1979年,刘家良导演拍电影《烂头何》,女主角不愿意拍打戏,跑龙套的惠英红就顶上了。
在拍摄中,她被人连续打了40多拳,打到一半的时候,已经撑不住吐了!但吐完以后,接着回来再打……
有一场打戏,导演要求她从6楼往下跳!她二话没说就跳了下去。
结果,背上只吊着一根细细的钢丝的她,落在垫子上以后,巨大的惯性导致背部多处擦伤。
别人拍打戏,危险的戏份大多用替身,可惠英红从不找替身,能自己打就亲自上,这样能保证情绪的连贯性。
之所以这么拼命,原因只有一个:她没正经上过一天学,她要珍惜一切来之不易的机会,更重要的是,她需要钱养家。
1978年,惠英红得到刘家良的赏识,加入了刘家班。
自己进了影视圈后,她又介绍自己学京剧的四哥惠天赐入了行。惠天赐凭借不错的身手和俊朗的外貌,成为了八十年代香港电视剧著名的武打小生。

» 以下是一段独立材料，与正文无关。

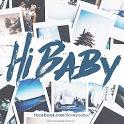 Hi Baby Quotes icon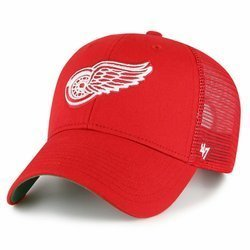 47 Brand NHL Detroit Red Wings Trucker Cap - H-BRANS05CTP-RDD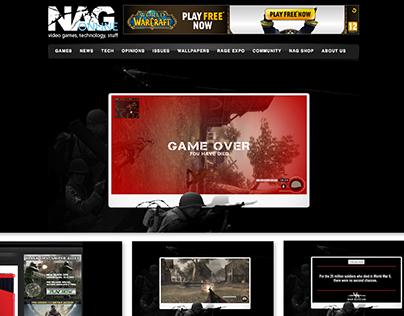 DIGITAL BANNER - War is not a game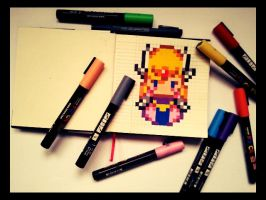 Princess Zelda Retro Gaming by WonderKaa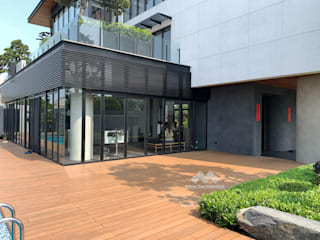 新綠境實業有限公司 Terrace Wood-Plastic Composite Wood effect
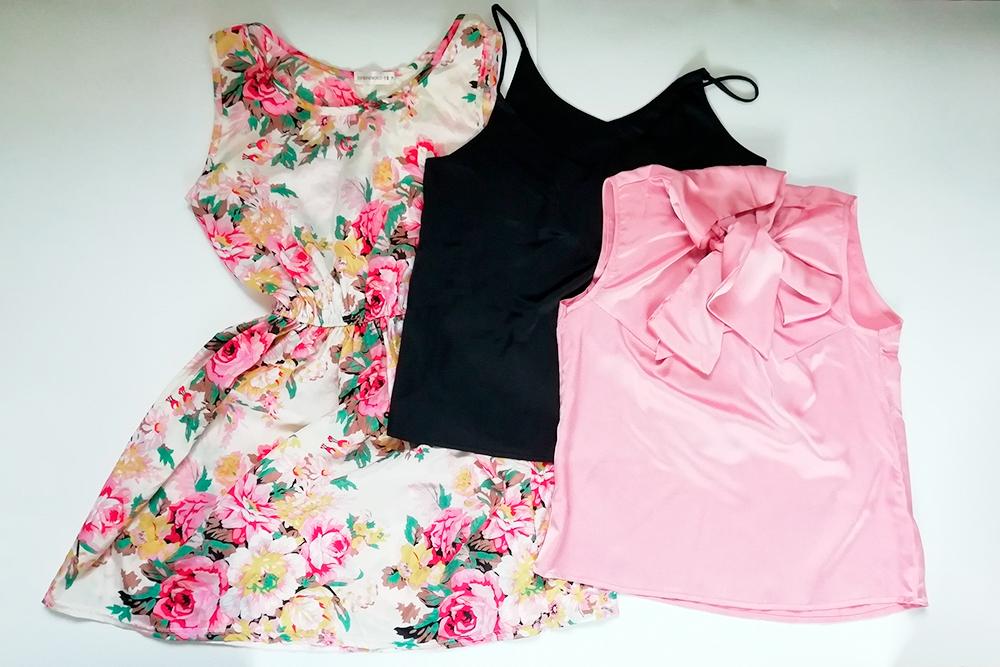 Всю одежду из полиэстера, купленную у непроверенных продавцов, пришлось выкинуть. За эти две блузки и платье я заплатила чуть больше тысячи рублей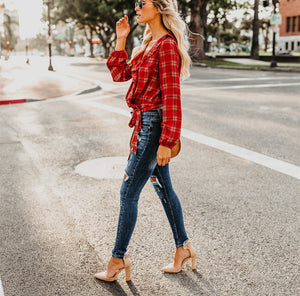 Autumn And Winter   Fashion Plaid Printing Irregular With Long Sleeves Tied With Short Shirts Green xl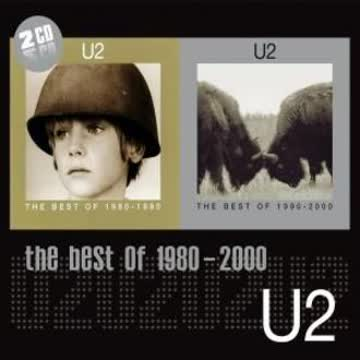 U2 - Best of 1980-2000 (Limited Edition)
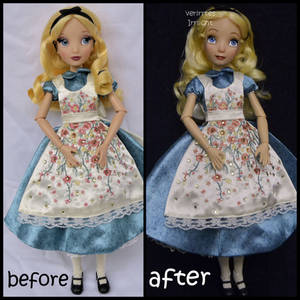 repainted ooak limited edition designer alice doll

1981年,21岁的惠英红凭着师父刘家良执导的武打电影《长辈》,获得了第1届香港电影金像奖最佳女主角奖。
上台领奖时,她只说了四个字:“多谢大家!”
拿着奖杯的她在下面坐着,心里却想着:“这个奖有什么用,能换500块给家里买米吗?”
但惠英红终究是幸运的,她赶上了八九十年代香港电影的黄金时代。靠着不俗的身手和拼命三郎的狠劲,她拍了多部动作片、武侠片、警匪片,“打女”这个标签贯穿了她整个80年代的演艺生涯。为此,她受了一身的伤,有一次脸上被缝了几十针。
动作片拍多了,留下一身伤不说,关键是挣的钱并不多。尤其是到了90年代,动作片开始走下坡路,她想转型。
但转型哪是那么容易的事?
那时候香港演艺圈,长得好看、演技又好的女明星太多了,这两项,她都不占优势。她是从底层爬起来的,她决定赌一把。
为了转型,惠英红飞到巴黎拍了一组写真。
那组写真没能助她被导演们看见,反而因为尺度问题惹来非议,男朋友也因此和她分手。
到了90年代,香港电影从辉煌走向了没落。惠英红也不例外,别说主角了,连配角都演不上。
为了谋生,她靠着自己积攒下来的钱学人做起了生意,可谁知道做生意比拍戏还要辛苦,每天要各种赔笑,什么都不懂的她又要讨好老板,同时也要讨好员工。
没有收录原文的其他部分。